How billions for middle income housing in Kamloops, Okanagan may help those in need
From the City of Kelowna to the federal government, the flavour of the day for Canada’s housing crisis seems to be to build more rentals for the middle class.
What qualifies as “middle class” ranges from household incomes as low as $42,000 in Kelowna up to as high as $192,000 in the eyes of the BC government.
So how does this help those struggling on minimum wage or social assistance who are increasingly ending up in tent camps with no solid roof over their heads?
“It helps if you think about the rental housing universe as a system,” Tim Richter, president and CEO of the Canadian Alliance to End Homelessness, told iNFOnews.ca.
“It’s all interconnected. While it’s really important that we add supply at the lowest end of the market, for that deeply affordable housing, even investing in the middle income does help.”
A number of studies have shown that for every 100 units of purpose-built rental units, even at the high end of the market, about 40 households are able to move up through the rest of the housing system.
Last week, Kelowna city council agreed to a Middle Income Housing Partnership where it will lease land at minimal cost to builders of rental housing where at least 20% of the units rent out for at least 20% below market rates.
That’s geared towards helping households who earn $42,000 to $87,000 per year.
READ MORE: Why Kelowna is building more homes for middle class rather than low income
Later in the week, the province announced an almost $3 billion BC Builds program based on the same kind of idea, using public land to help families earning about $85,000 to $192,000 per year so they don’t have to spend more than 30% of their income on housing.
That program includes $2 billion in low-interest financing and $950 million in the value of land.
READ MORE: B.C. eyes community, non-profit, underused lands to build affordable rental units
This week, the federal government chipped in another $2 billion in financing for that program.
“It’s not the most efficient thing to do if you’re looking at the bottom end of the market, but it will help,” Richter said.
“Ultimately you need a healthy, balanced rental market and that means supply in the bottom end, supply in the middle and the top end and a vacancy rate of 3-5% and remembering that there are some people, no matter how affordable the rental is, who will never be able to afford to live in the rental market.”
A Zoom presentation hosted by the Alliance to End Homelessness recently showed that homelessness in the U.S. is linked directly to rental rates and vacancy levels.
That country has a vacancy rate of 5% but cities with the highest rates of homelessness have vacancy rates in the 3-4% range.
READ MORE: Lack of housing main driver of homelessness in Kamloops, Okanagan and U.S.A.
Canada’s national vacancy rate is 1.5% while Kelowna and Kamloops are at 1.3%.
“Any additional rental housing is positive but we need to be looking at the needs across the spectrum,” Richter said.
At the other end of that spectrum are things like the 180 tiny homes Kelowna is in the process of setting up in an effort to cut down the number of people with no alternative other than living in tents.
How such tent encampments are handled in the future may also change following last week’s report by the Office of the Federal Housing Advocate that calls for a national strategy on encampments to be in place by the end of August.
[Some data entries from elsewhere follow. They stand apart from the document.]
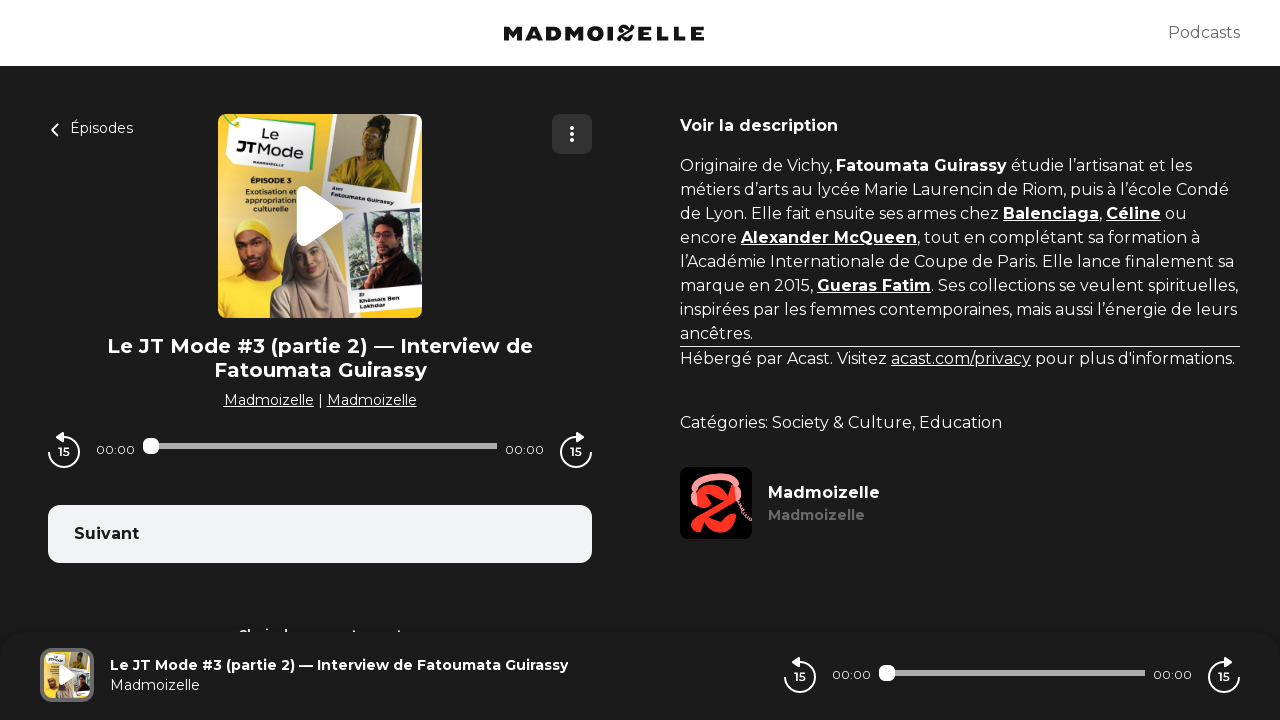

--- FILE ---
content_type: text/css; charset=UTF-8
request_url: https://podcasts.madmoizelle.com/madmoizelle/style.css?v=1.3.04-production
body_size: 215
content:
body {
  --color-brand: #1B1B1B;
  --color-primary: #696969;
  --color-black: #1B1B1B;
  --color-player: #1B1B1B;
  --color-font-player: #fff;
  --color-secondary: #696969;
  --font-family: "Montserrat", sans-serif;
}

.logo-header-desktop {
  display: flex;
  justify-content: center;
  width: 100%;
}

.logo svg {
  height: 30px;
}

.logo-madmoizelle {
  fill: #141414;
}

.logo.logo-header-mobile .logo-madmoizelle {
  fill: #fff;
}

.logo.logo-footer .logo-madmoizelle {
  fill: #fff;
}

.logo.logo-header-mobile svg {
  color: #fff;
}

.logo.logo-footer svg {
  color: #fff;
}

body.embed {
  --player-slide-background-before: #1B1B1B;
  --player-slide-position-circle-color: #1B1B1B;
  --podcasts-title-color: #1B1B1B;
  --player-btn-color: #1B1B1B;
  --btn-primary-color: #1B1B1B;
  --btn-primary-background: #1B1B1B;
  --btn-primary-background-hover: #1B1B1B;
}


--- FILE ---
content_type: application/javascript; charset=UTF-8
request_url: https://podcasts.madmoizelle.com/_nuxt/7ff67ff.js
body_size: 1675
content:
(window.webpackJsonp=window.webpackJsonp||[]).push([[19],{928:function(e,t,n){"use strict";n.r(t);n(7),n(11),n(13),n(14),n(8),n(3),n(9);var r,o=n(1),c=(n(27),n(43),n(10),n(247),n(24),n(28),n(47),n(53)),d=n(94),f=n(0);function l(e,t){var n=Object.keys(e);if(Object.getOwnPropertySymbols){var r=Object.getOwnPropertySymbols(e);t&&(r=r.filter(function(t){return Object.getOwnPropertyDescriptor(e,t).enumerable})),n.push.apply(n,r)}return n}function h(e){for(var t=1;t<arguments.length;t++){var n=null!=arguments[t]?arguments[t]:{};t%2?l(Object(n),!0).forEach(function(t){Object(o.a)(e,t,n[t])}):Object.getOwnPropertyDescriptors?Object.defineProperties(e,Object.getOwnPropertyDescriptors(n)):l(Object(n)).forEach(function(t){Object.defineProperty(e,t,Object.getOwnPropertyDescriptor(n,t))})}return e}var _=[],m=function(e){return function(e){return e?e.mobile&&e.desktop?Object(c.d)()?[{URL:e.mobile.URL,name:"atinternet"}]:[{URL:e.desktop.URL,name:"atinternet"}]:[{URL:e.URL,name:"atinternet"}]:[]}(e).map(function(element){return{hid:"".concat(element.name),id:"".concat(element.name),type:"text/javascript",async:!0,src:element.URL,once:!0}})},y=function(e,t){var n=new r.Tag({secure:!0});if(t?n.privacy.setVisitorOptin():n.privacy.setVisitorMode("cnil","exempt"),e.customParams){var c={};for(var d in e.customParams){var l=e.customParams[d];l.key&&(c=h(h({},c),{},Object(o.a)({},l.key,l.value)))}n.setProps(c,!1)}n.page.set(e.page),e.customVars&&n.customVars.set(e.page),f.a.debug("Analytics send : atisend",e),n.dispatch()},O=function(e,t,n,r){var o="";n&&n.keywords?o=n.keywords:t&&t.keywords&&(o=t.keywords);var f=w(t),l=w(n),_=n?n.name:t?t.name:r,m={__hostname:location.hostname,__pathname:location.pathname,__href:"".concat(location.origin).concat(location.pathname),__page_title:document.title,__page_type:r,__name:_,__keywords:o,__date:Object(d.createStringDateWhithoutSeparatorFromString)(n?l:t?f:null),__program_name:t?t.name:"",__program_keywords:t&&t.keywords?t.keywords:"",__program_date:Object(d.createStringDateWhithoutSeparatorFromString)(f),__episode_name:n?n.name:"",__episode_keywords:t&&t.keywords?t.keywords:"",__episode_date:Object(d.createStringDateWhithoutSeparatorFromString)(l),__20minutes_device_custom_rules:Object(c.d)()?"smartphone":"desktop",__cmi_model_custom_rules:n?"gratuit":"",__cmi__page_type:"home"===r?"home_podcasts":r,__cmi__label:"home"===r?"home_podcasts":_};return{page:j(h({},e.conf.page),m),customVars:j(h({},e.conf.customVars),m),customParams:j(h({},e.conf.customParams),m)}},w=function(content){return content&&content.publishedAt?"string"==typeof content.publishedAt?content.publishedAt:content.publishedAt.date:""},j=function(object,e){for(var t in object){var n=object[t];if(n instanceof Object)object=h(h({},object),{},Object(o.a)({},t,j(h({},n),e)));else if(/^__/.test(n)&&n in e)object[t]=e[n];else if(/_r__/.test(n)){var r=RegExp("(__(.*))__","g").exec(n);r&&3===r.length&&r[1]in e&&(object[t]=n.replace("_r".concat(r[0]),e[r[1]]))}else object[t]=n}return object};function v(e,t){var n=Object.keys(e);if(Object.getOwnPropertySymbols){var r=Object.getOwnPropertySymbols(e);t&&(r=r.filter(function(t){return Object.getOwnPropertyDescriptor(e,t).enumerable})),n.push.apply(n,r)}return n}function k(e){for(var t=1;t<arguments.length;t++){var n=null!=arguments[t]?arguments[t]:{};t%2?v(Object(n),!0).forEach(function(t){Object(o.a)(e,t,n[t])}):Object.getOwnPropertyDescriptors?Object.defineProperties(e,Object.getOwnPropertyDescriptors(n)):v(Object(n)).forEach(function(t){Object.defineProperty(e,t,Object.getOwnPropertyDescriptor(n,t))})}return e}var P={name:"Atinternet",props:{conf:{type:Object,required:!0,default:function(){return{enabled:!1,authorized:!1}}},consentChoice:{type:Object,required:!0,default:function(){return{}}}},head:function(){return f.a.debug("Analytics send : head ATInternet",k({},this.consentChoice),k({},this.conf)),!this.conf.conf||"enabled"in this.conf&&!this.conf.enabled?{}:{script:m(this.conf.conf)}},computed:{page:function(){return this.$store.state.application.page}},watch:{page:function(e){this.callTracker("watcher",e)}},created:function(){if(f.a.debug("Analytics send : mounted Analytic ATInternet",this.consentChoice,this.conf),"enabled"in this.conf&&!this.conf.enabled)return{};var e;e=this.consentChoice,window.ATInternet={onTrackerLoad:function(){if(f.a.info("Analytics send : ATTag initialized",window.ATInternet.Tracker),r=window.ATInternet.Tracker,0<_.length){for(var t=0,n=_;t<n.length;t++){var o=n[t];y(o,e.authorized)}_=[]}}},this.callTracker("mounted")},methods:{callTracker:function(e,t){this.conf.conf&&(f.a.debug("Analytics send : callTracker ATInternet => ".concat(e),t,this.consentChoice,this.conf),function(e,t,n,o,c){var d=O(e,t,n,o);r?y(d,c):_.push(d)}(this.conf,this.$store.state.application.program,this.$store.state.application.episode,this.$pageType(this.$route),this.consentChoice.authorized))}}},A=n(2),component=Object(A.a)(P,function(){return(0,this._self._c)("div")},[],!1,null,null,null);t.default=component.exports}}]);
READ MORE: National response needed for encampment crisis, evictions must end: federal advocate
“At a high level, our thinking on encampments is falling into really dangerous false binaries,” Richter said. “That binary is between, just leave them alone and let them stay in encampments. In the advocate’s report she talks about a right to remain in encampments. I have a real problem with that because that takes the onus off of governments to respond.
“The other part of this binary is this other extreme, which is what we’re seeing in Edmonton and Vancouver and just kicking people out. What’s missing is the positive obligation that communities have to resolve encampments quickly with appropriate shelter and housing.”
That means more than moving people from emergency shelters into tiny homes so more people living in tents can take up scarce shelter beds.
Shelter beds, while suitable for some, have rules that either make it impossible or untenable for some to live there.
Instead, there needs to be a range of housing that is appropriate to the requirements of people who need that housing, Richter said.
Which means that $5 billion for middle-income housing is only one tiny piece in a much bigger puzzle.